→ The exercise: Present the lines of the material starting at the line containing "Which is furthest from point" and ending at the line containing "5.70 metres" as a JSON list of strings, with one string per line and blank lines omitted.

Spatial relationship records
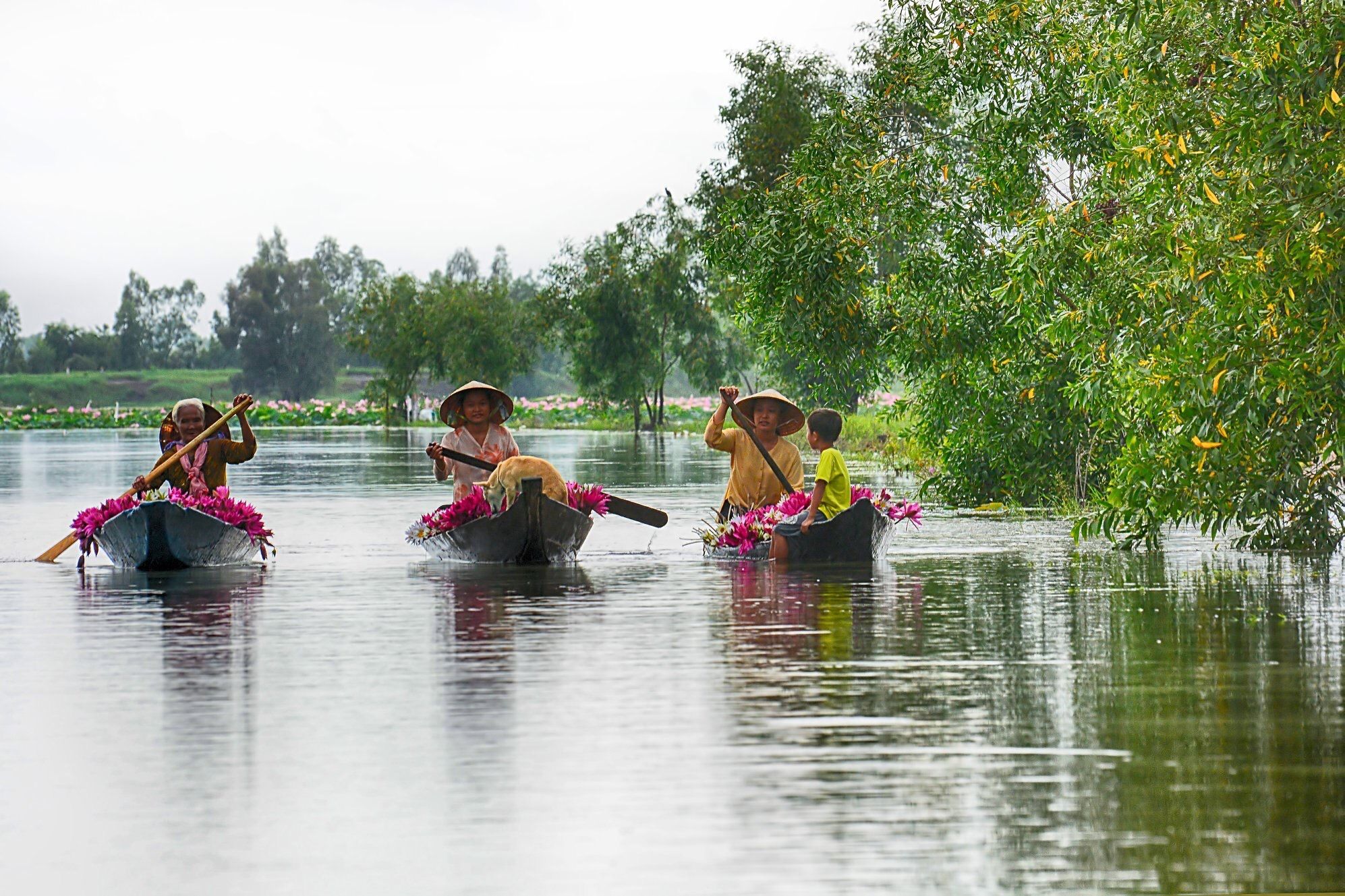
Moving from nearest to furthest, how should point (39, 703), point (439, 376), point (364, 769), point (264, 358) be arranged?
point (364, 769), point (39, 703), point (439, 376), point (264, 358)

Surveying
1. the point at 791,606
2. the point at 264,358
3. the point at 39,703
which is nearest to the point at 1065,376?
the point at 791,606

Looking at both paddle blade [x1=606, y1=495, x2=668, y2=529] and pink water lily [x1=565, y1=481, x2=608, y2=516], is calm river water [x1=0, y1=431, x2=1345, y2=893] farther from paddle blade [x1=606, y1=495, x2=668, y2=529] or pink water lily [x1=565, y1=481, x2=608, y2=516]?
paddle blade [x1=606, y1=495, x2=668, y2=529]

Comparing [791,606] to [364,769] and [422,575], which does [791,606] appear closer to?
[422,575]

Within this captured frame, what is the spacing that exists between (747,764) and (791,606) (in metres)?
6.30

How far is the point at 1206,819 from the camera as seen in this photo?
21.0 feet

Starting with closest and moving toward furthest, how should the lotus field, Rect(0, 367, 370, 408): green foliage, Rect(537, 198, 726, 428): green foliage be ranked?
Rect(537, 198, 726, 428): green foliage → the lotus field → Rect(0, 367, 370, 408): green foliage

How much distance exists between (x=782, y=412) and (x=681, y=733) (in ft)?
30.9

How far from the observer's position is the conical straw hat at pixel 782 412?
17.2 m

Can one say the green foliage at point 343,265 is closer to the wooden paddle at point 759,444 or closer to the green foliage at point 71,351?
the green foliage at point 71,351

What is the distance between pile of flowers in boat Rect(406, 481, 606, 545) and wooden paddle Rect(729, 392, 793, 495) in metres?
1.49

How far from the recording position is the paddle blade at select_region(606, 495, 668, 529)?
63.4ft

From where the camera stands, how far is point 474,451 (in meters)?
18.4

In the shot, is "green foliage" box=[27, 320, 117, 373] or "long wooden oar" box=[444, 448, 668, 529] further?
"green foliage" box=[27, 320, 117, 373]

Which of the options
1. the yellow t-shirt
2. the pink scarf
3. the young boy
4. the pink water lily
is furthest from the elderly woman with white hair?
the yellow t-shirt
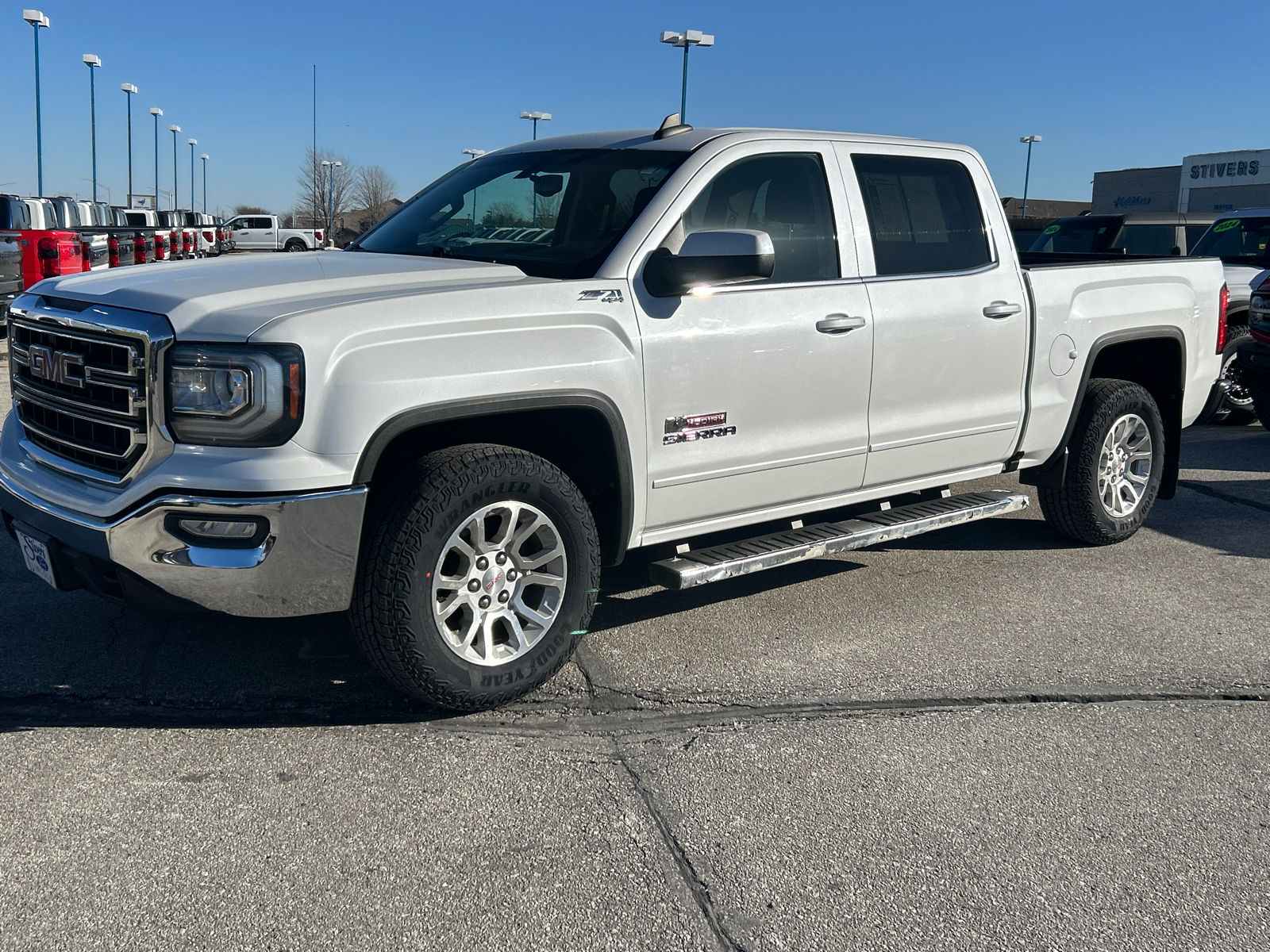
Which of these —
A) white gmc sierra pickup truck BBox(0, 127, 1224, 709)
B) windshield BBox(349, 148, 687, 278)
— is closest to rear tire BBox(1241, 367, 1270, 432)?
white gmc sierra pickup truck BBox(0, 127, 1224, 709)

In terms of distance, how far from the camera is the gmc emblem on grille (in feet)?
12.3

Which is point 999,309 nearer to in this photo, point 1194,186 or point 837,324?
point 837,324

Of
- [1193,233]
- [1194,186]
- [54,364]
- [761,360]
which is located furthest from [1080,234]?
[1194,186]

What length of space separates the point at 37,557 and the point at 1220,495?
6976mm

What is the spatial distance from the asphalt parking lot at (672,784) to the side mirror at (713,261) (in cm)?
143

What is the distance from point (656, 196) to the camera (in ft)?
14.4

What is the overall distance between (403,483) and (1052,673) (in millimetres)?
2543

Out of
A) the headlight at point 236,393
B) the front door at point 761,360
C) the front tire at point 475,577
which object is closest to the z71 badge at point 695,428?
the front door at point 761,360

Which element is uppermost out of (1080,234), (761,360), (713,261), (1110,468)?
(1080,234)

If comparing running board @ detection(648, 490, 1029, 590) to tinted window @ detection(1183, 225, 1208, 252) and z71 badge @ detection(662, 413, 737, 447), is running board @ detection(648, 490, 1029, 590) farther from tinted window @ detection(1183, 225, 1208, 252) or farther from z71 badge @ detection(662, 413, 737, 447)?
tinted window @ detection(1183, 225, 1208, 252)

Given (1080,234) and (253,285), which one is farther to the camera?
(1080,234)

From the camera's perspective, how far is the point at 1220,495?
7730 mm

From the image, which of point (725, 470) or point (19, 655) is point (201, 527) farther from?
point (725, 470)

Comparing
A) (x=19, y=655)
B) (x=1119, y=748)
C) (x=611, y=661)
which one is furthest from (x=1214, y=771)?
(x=19, y=655)
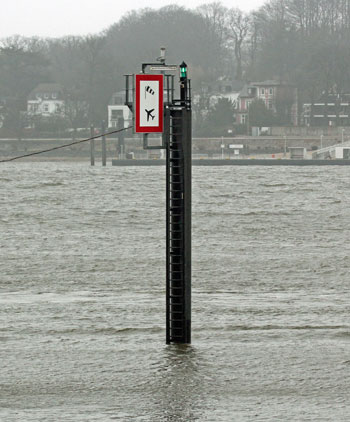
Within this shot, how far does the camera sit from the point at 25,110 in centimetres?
12850

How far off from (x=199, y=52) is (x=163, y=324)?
431ft

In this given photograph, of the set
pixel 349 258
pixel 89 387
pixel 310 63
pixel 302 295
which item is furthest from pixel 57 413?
pixel 310 63

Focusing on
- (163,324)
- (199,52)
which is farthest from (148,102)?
(199,52)

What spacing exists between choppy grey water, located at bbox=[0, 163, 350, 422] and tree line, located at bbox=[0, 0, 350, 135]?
94.7 meters

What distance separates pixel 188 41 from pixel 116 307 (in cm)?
12977

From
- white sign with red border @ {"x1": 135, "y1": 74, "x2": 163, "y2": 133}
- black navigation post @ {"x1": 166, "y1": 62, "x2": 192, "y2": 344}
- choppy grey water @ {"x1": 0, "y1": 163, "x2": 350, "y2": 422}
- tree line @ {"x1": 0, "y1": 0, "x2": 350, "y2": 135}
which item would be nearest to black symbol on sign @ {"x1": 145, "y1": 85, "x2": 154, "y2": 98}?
white sign with red border @ {"x1": 135, "y1": 74, "x2": 163, "y2": 133}

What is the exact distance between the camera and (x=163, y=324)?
13.9 metres

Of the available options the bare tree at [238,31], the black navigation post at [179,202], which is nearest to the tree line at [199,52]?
the bare tree at [238,31]

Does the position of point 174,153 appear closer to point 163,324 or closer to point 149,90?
point 149,90

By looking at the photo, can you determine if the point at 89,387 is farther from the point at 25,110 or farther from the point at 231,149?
the point at 25,110

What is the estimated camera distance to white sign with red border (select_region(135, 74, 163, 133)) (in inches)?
432

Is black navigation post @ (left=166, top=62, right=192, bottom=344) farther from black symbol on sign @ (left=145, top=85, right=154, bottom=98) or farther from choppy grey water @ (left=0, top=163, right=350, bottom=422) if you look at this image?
choppy grey water @ (left=0, top=163, right=350, bottom=422)

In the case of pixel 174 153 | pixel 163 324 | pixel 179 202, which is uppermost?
pixel 174 153

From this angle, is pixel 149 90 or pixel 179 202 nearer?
pixel 149 90
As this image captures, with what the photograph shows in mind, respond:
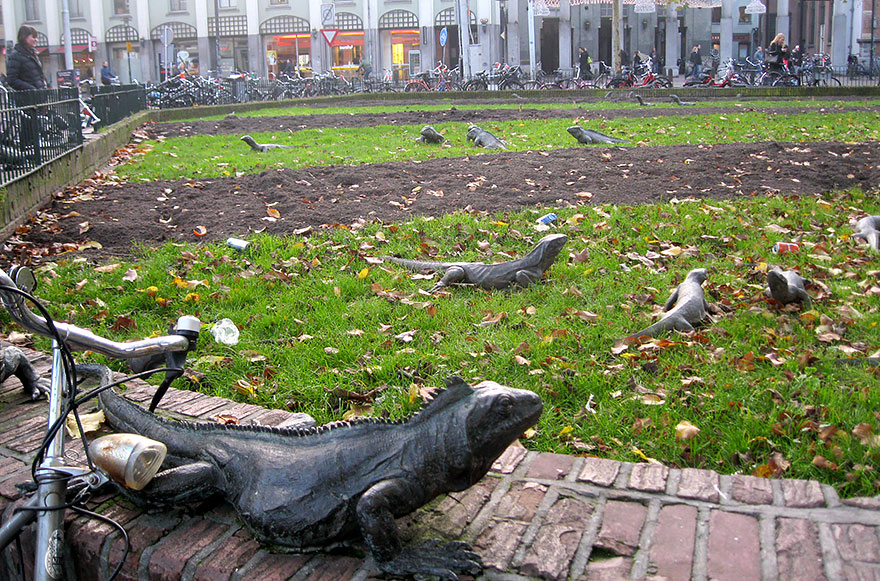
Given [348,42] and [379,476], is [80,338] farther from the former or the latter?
[348,42]

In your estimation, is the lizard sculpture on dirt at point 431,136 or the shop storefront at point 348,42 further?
the shop storefront at point 348,42

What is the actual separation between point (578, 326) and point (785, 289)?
1271 millimetres

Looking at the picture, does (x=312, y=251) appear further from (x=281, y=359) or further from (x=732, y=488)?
(x=732, y=488)

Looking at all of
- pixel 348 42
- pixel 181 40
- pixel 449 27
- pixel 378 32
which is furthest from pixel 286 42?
pixel 449 27

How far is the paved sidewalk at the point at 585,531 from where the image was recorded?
7.61 feet

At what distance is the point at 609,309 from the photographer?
479 cm

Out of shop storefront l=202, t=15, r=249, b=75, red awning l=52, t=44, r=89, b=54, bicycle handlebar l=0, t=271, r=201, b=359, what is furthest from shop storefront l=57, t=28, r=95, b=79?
bicycle handlebar l=0, t=271, r=201, b=359

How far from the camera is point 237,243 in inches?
258

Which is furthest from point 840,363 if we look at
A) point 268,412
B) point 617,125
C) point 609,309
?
point 617,125

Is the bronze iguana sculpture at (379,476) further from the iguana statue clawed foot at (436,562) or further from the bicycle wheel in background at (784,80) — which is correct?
the bicycle wheel in background at (784,80)

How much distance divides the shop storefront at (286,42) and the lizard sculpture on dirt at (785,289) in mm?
48829

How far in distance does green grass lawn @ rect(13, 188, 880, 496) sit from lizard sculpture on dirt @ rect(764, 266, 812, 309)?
0.09 m

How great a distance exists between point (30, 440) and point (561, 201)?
5.70 metres

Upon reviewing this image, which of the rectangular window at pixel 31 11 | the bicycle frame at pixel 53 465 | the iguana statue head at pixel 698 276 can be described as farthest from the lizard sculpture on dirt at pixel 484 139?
the rectangular window at pixel 31 11
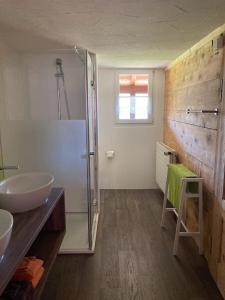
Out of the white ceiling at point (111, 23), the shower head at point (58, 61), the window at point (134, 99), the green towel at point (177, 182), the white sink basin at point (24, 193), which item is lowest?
the green towel at point (177, 182)

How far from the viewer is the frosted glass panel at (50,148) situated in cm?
241

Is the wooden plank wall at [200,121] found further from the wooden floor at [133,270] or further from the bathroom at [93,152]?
the wooden floor at [133,270]

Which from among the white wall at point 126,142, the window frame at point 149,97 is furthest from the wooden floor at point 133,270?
the window frame at point 149,97

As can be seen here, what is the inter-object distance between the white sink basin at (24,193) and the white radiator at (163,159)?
192 centimetres

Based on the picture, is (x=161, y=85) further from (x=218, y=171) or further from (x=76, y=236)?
(x=76, y=236)

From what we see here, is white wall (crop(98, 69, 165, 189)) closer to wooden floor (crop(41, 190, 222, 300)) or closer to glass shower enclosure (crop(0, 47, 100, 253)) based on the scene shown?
glass shower enclosure (crop(0, 47, 100, 253))

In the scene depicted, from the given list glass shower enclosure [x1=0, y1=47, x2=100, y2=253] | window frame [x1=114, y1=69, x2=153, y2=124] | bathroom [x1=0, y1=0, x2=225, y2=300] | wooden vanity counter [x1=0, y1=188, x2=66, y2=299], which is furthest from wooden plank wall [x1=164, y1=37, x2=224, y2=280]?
wooden vanity counter [x1=0, y1=188, x2=66, y2=299]

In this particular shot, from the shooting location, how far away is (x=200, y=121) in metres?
2.35

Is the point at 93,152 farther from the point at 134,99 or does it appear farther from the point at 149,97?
the point at 149,97

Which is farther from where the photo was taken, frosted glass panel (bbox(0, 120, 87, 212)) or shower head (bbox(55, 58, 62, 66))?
shower head (bbox(55, 58, 62, 66))

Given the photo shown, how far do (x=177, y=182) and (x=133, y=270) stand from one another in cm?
95

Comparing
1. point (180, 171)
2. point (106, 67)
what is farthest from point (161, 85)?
point (180, 171)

→ Complete response:
[
  "Which is furthest from point 840,363 if we look at",
  "A) point 268,412",
  "B) point 617,125",
  "C) point 609,309",
  "?",
  "point 617,125",
  "Is the bronze iguana sculpture at (379,476) further from the iguana statue clawed foot at (436,562) or further from the bicycle wheel in background at (784,80) — which is correct?",
  "the bicycle wheel in background at (784,80)",
  "How much distance divides the shop storefront at (286,42) and the lizard sculpture on dirt at (785,289) in mm?",
  "48829",
  "How far in distance does green grass lawn @ rect(13, 188, 880, 496) sit from lizard sculpture on dirt @ rect(764, 266, 812, 309)?",
  "0.09 m",
  "How great a distance exists between point (30, 440) and point (561, 201)?",
  "5.70 metres"
]